→ TRAVAIL DEMANDÉ
1) Selon l'extrait consacré à Rachel Jedinak, quand et à quelle occasion les auteurs l'ont-ils rencontrée ?
2) Dans l'extrait consacré à Rachel Jedinak, reformulez sous forme de liste le paragraphe qui commence par « Enfant, Rachel a subi l'Exode ».
3) Poursuivez le texte sur Rachel Jedinak à partir de sa dernière phrase.

→ EXTRAIT DU DOCUMENT
# # # # # # #

Rachel Jedinak

Paris

« Ma mère m'a giflée violemment. Cette gifle, la seule de ma vie, m'a sauvée. »

 

Nous avons rencontré Rachel en octobre 2020, à l’occasion de l’exposition Lest We Forget – N’oublions pas, à l’UNESCO.

Lors de son témoignage, nous avons été touchés par sa douceur et sa fragilité. Pendant la guerre, Rachel a souvent eu peur. Longtemps après la guerre, elle a continué d’avoir peur.

Enfant, Rachel a subi l’Exode, deux rafles et a été enfant caché. Cela laisse des traces. Mais elle s’est reconstruite et le travail de mémoire qu’elle continue de fournir avec détermination est impressionnant.

# # # # # # #

Extraits d'un jeu de données spatiales
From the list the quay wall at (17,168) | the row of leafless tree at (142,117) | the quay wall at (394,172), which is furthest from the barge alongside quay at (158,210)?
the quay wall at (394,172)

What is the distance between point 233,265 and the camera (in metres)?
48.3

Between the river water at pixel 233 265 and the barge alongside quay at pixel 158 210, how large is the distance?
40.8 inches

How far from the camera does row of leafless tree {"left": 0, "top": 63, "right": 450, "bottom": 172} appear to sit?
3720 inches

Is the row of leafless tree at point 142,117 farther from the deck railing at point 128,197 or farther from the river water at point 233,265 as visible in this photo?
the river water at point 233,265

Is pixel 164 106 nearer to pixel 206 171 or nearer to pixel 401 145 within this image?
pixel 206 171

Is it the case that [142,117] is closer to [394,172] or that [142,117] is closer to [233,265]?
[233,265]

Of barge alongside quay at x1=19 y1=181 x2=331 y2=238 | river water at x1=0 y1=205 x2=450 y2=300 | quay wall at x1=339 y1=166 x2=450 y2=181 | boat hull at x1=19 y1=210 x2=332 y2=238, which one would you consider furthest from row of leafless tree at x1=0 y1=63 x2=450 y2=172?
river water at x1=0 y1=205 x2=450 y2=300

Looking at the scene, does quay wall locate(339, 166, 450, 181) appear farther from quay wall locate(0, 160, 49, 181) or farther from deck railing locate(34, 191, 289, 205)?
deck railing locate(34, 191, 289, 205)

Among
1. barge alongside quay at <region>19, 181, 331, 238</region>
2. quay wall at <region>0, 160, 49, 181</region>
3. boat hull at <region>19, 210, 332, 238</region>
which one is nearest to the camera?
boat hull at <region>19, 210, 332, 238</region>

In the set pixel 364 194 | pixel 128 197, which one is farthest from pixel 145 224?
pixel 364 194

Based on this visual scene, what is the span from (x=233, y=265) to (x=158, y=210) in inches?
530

# # # # # # #

→ RÉSULTATS ATTENDUS
1) En octobre 2020, lors de l'exposition Lest We Forget – N'oublions pas, à l'UNESCO.

2)
- Enfant, Rachel a vécu l'Exode.
- Elle a subi deux rafles.
- Elle a été enfant caché.
- Ces épreuves ont laissé des traces.
- Elle s'est reconstruite.
- Elle poursuit avec détermination un travail de mémoire impressionnant.

3)
Rachel Jedinak, nom de jeune fille Psankiewicz, est née le 30 avril 1934 à Paris. Ses parents, Abram et Chana Psankiewicz, sont polonais. Elle a une grande sœur, Louise.

La famille habite rue Duris, dans le 20ème arrondissement de Paris.

Rachel a toujours su qu’elle était juive mais sa famille n’était pas pratiquante.

 

Au début de la guerre, son père s’engage pour défendre la France et rejoint la légion étrangère.

En 1940, Rachel a 6 ans. Avec sa mère et sa sœur, elles quittent Paris. C’est l’Exode. Je suis partie avec ma maman et ma sœur dans un camion que possédaient mon oncle et ma tante. Elles fuient vers le sud pour éviter l’avancée allemande. Il y a beaucoup de femmes et d’enfants. “J’ai le souvenir de femmes poussant des landaus.” Les hommes sont sur le front.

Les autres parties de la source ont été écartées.